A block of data
══════
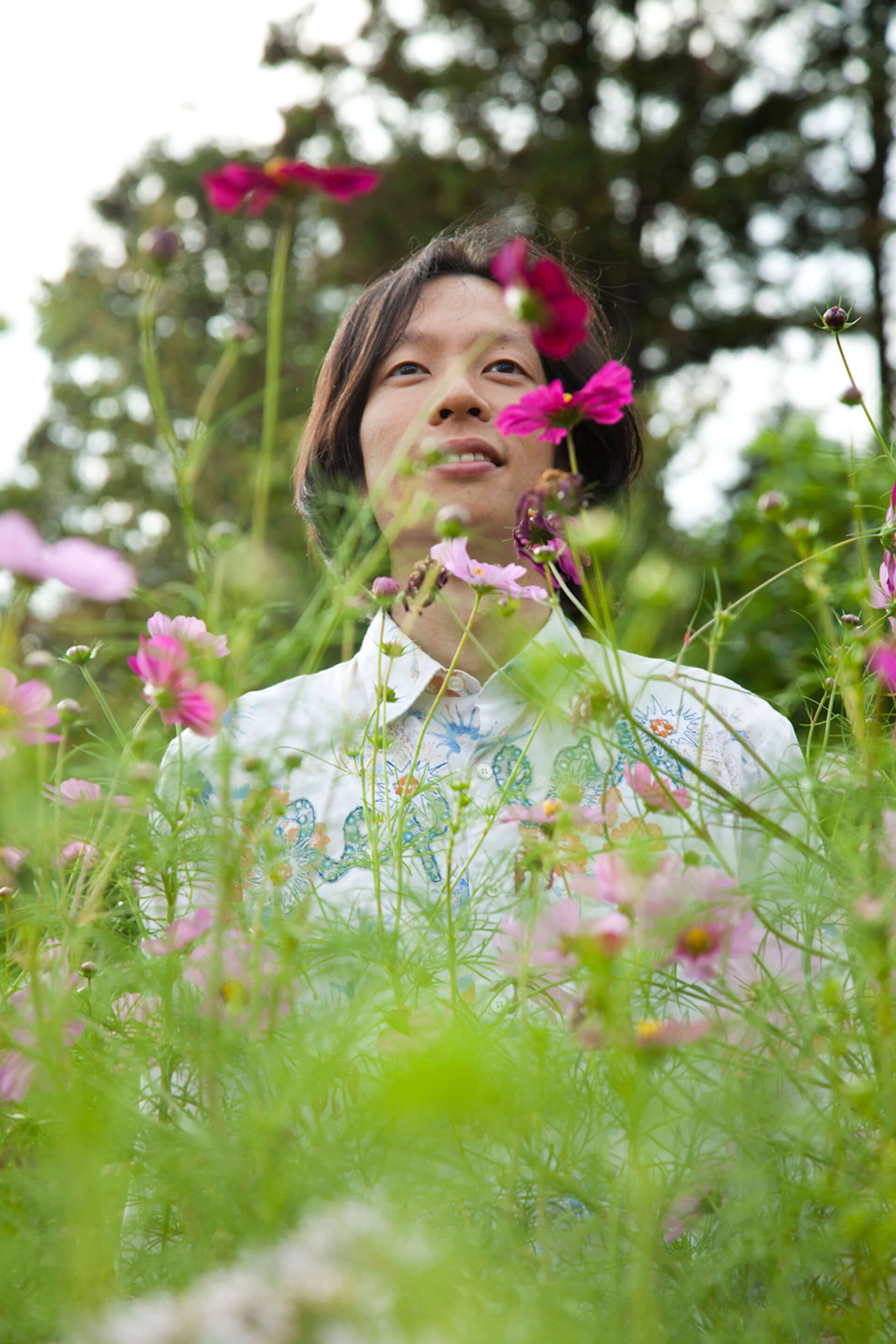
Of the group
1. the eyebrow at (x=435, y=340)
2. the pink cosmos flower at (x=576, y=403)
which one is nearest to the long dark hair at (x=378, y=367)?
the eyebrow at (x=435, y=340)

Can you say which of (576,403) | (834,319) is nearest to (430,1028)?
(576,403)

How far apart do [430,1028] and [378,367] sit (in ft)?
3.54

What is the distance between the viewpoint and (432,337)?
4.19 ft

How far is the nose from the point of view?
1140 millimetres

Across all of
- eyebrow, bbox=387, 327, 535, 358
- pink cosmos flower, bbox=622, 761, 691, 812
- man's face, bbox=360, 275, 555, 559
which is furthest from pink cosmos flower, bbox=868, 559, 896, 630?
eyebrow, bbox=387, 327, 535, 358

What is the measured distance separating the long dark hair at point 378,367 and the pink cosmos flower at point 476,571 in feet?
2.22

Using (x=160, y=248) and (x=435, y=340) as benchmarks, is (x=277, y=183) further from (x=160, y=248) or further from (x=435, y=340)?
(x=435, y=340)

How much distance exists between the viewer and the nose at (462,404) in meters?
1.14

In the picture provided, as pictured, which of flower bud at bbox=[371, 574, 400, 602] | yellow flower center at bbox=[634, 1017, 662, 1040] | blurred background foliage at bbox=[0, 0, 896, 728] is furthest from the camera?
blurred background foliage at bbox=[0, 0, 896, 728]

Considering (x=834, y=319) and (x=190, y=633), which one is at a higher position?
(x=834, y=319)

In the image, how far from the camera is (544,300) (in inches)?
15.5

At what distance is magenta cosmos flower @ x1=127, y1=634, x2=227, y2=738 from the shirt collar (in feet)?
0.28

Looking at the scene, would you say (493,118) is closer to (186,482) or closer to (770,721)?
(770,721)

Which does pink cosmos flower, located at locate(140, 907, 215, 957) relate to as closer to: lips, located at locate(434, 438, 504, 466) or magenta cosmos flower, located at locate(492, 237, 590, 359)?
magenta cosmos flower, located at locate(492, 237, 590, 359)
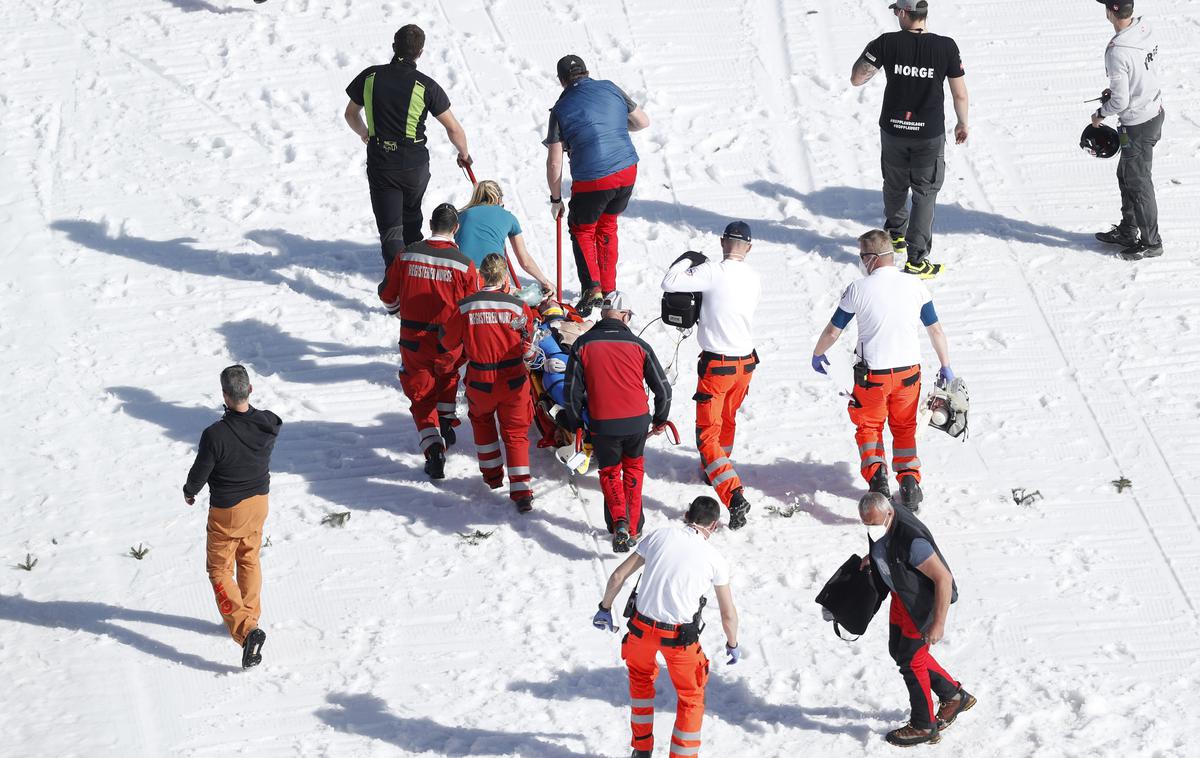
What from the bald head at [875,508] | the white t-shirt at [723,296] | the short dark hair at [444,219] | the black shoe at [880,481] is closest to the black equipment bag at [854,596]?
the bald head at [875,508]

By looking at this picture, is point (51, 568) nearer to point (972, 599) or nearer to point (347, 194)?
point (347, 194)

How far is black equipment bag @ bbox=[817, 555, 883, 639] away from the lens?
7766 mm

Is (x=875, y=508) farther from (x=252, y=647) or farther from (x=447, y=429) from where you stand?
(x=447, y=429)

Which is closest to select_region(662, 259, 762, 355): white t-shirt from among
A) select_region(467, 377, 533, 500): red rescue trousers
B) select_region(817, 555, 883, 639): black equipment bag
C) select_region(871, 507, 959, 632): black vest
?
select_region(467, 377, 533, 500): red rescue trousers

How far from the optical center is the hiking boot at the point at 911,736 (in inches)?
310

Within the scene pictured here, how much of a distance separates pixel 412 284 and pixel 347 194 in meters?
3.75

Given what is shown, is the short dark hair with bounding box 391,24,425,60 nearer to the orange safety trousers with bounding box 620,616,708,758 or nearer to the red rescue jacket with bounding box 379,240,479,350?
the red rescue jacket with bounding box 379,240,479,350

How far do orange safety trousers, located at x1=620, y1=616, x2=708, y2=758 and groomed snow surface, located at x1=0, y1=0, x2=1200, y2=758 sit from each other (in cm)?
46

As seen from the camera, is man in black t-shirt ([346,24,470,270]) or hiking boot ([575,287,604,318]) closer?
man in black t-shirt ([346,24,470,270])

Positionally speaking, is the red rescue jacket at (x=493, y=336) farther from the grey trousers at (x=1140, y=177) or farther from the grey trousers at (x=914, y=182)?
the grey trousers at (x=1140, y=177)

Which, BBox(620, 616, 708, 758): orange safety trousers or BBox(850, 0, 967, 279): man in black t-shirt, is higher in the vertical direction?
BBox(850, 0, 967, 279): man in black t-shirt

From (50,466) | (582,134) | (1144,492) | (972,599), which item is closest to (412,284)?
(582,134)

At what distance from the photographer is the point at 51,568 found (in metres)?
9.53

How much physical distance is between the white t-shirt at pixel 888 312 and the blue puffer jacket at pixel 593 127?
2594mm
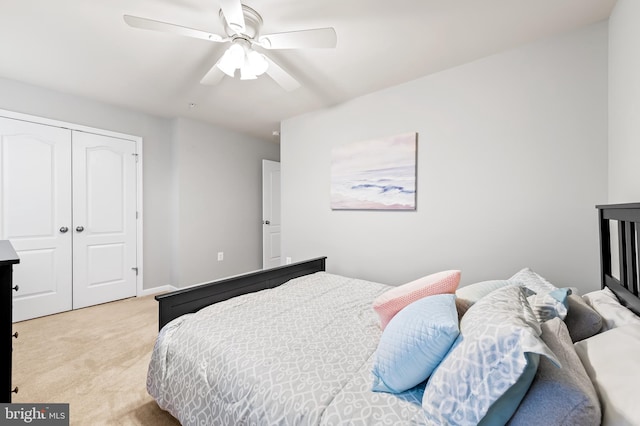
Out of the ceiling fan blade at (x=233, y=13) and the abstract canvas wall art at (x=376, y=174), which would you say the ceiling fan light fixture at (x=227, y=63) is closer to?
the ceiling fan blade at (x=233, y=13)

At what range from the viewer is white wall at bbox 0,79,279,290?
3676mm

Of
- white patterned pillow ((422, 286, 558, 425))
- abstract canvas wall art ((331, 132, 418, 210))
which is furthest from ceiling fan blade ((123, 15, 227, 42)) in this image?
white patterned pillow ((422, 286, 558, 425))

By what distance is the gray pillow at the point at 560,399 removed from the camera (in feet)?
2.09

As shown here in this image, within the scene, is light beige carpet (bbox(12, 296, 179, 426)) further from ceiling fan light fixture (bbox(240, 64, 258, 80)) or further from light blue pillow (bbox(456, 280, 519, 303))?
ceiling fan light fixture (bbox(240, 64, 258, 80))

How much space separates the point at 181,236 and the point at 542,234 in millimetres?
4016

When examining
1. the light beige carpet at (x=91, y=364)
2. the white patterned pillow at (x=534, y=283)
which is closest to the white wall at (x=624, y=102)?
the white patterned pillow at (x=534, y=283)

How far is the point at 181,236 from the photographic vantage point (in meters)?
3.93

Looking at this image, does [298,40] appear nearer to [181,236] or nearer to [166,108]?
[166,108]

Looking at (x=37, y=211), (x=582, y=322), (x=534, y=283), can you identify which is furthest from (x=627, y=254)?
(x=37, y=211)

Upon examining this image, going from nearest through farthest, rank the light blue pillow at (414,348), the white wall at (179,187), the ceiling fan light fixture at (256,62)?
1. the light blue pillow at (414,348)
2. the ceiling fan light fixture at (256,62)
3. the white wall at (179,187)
══════
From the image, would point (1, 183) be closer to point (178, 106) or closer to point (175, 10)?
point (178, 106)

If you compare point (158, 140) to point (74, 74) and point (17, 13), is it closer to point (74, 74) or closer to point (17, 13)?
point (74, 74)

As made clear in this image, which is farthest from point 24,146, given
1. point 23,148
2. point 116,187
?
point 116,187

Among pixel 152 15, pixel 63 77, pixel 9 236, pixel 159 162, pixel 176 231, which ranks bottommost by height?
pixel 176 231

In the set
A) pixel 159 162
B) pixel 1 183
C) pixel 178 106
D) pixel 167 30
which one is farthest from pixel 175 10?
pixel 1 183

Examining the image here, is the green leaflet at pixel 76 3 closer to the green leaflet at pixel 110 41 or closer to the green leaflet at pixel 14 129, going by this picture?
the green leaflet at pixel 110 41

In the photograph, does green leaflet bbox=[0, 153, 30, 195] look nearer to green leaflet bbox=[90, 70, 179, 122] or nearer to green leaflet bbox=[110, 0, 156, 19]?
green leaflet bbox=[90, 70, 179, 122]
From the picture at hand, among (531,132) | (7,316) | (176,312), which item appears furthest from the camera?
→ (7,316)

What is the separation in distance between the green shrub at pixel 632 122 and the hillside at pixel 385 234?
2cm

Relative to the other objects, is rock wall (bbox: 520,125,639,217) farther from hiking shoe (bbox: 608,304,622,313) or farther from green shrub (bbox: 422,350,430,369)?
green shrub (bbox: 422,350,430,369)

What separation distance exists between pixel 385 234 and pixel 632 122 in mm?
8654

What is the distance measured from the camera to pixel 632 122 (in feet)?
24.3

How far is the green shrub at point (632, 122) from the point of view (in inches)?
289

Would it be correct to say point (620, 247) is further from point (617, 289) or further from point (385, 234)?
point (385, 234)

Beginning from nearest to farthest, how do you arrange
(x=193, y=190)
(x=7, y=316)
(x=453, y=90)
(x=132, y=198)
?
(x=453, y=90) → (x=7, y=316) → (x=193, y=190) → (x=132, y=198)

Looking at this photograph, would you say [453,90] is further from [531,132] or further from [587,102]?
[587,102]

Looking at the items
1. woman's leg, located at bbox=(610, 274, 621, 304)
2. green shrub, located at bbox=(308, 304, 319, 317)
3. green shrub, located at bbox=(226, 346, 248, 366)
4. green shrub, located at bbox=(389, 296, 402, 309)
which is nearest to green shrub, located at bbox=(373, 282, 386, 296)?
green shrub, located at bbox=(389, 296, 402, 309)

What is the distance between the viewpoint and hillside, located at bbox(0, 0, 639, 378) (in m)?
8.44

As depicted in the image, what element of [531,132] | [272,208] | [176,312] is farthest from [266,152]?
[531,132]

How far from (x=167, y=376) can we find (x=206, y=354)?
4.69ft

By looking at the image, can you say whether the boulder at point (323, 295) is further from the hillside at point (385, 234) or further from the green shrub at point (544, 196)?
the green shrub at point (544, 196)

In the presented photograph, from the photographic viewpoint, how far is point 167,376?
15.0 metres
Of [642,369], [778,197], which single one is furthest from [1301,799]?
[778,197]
══════
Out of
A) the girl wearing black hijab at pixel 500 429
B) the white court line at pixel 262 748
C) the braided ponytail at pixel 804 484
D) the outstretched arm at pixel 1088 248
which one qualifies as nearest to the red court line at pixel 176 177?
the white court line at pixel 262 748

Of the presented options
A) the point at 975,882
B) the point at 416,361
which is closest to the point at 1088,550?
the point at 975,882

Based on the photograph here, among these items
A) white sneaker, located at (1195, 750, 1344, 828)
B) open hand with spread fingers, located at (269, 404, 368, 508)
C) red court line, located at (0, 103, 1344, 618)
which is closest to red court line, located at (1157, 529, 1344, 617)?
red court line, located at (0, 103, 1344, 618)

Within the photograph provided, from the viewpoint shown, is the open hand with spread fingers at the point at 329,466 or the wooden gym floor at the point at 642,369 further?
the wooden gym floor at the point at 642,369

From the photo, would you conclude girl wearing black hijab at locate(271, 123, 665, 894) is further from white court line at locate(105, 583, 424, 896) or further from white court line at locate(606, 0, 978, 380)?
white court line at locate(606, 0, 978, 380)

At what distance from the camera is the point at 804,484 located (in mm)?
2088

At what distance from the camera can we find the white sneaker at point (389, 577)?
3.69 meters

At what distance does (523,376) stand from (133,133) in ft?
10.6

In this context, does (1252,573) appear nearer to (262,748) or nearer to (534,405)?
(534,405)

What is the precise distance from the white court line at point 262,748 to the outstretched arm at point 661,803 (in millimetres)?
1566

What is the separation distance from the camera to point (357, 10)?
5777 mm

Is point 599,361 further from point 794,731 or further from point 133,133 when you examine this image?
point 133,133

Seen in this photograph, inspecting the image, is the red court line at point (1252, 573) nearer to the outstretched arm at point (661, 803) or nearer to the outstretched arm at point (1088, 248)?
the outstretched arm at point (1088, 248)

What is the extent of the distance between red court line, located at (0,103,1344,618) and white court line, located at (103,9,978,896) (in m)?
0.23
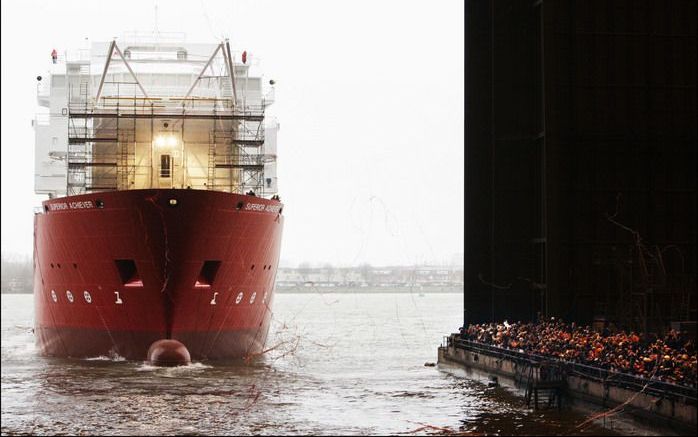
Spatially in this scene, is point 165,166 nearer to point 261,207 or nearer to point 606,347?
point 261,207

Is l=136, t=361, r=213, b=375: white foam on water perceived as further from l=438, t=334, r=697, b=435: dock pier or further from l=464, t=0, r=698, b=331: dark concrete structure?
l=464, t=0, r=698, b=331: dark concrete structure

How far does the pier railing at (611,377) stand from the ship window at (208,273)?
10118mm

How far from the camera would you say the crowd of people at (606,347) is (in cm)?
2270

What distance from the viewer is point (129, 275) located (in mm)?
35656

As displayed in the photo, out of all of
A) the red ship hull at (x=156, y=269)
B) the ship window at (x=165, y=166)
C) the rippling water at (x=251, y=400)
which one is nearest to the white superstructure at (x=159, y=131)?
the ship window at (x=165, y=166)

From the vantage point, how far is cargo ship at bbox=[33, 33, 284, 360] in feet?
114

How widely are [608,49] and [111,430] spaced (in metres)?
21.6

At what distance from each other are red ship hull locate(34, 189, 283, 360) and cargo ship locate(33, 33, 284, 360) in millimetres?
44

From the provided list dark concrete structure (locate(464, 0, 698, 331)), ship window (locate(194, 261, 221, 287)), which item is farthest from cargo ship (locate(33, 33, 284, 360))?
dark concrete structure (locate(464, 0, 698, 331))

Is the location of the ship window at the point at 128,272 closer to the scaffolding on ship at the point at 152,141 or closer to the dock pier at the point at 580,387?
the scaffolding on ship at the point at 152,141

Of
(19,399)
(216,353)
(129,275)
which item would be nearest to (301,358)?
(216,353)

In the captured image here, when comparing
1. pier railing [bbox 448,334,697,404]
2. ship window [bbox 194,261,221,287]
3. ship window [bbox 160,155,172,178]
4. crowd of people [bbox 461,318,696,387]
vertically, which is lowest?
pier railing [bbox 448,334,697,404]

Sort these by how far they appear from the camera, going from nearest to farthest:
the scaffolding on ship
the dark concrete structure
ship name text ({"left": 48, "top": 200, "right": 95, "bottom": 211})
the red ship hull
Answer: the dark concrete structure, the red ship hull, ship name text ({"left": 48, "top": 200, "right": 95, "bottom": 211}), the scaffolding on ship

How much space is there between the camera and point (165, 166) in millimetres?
══════
__INSTRUCTION__.
Determine how many lines in the entries above contain the string "people", treating case as significant, and give only that number.

__ANSWER FOR THE TASK__.
2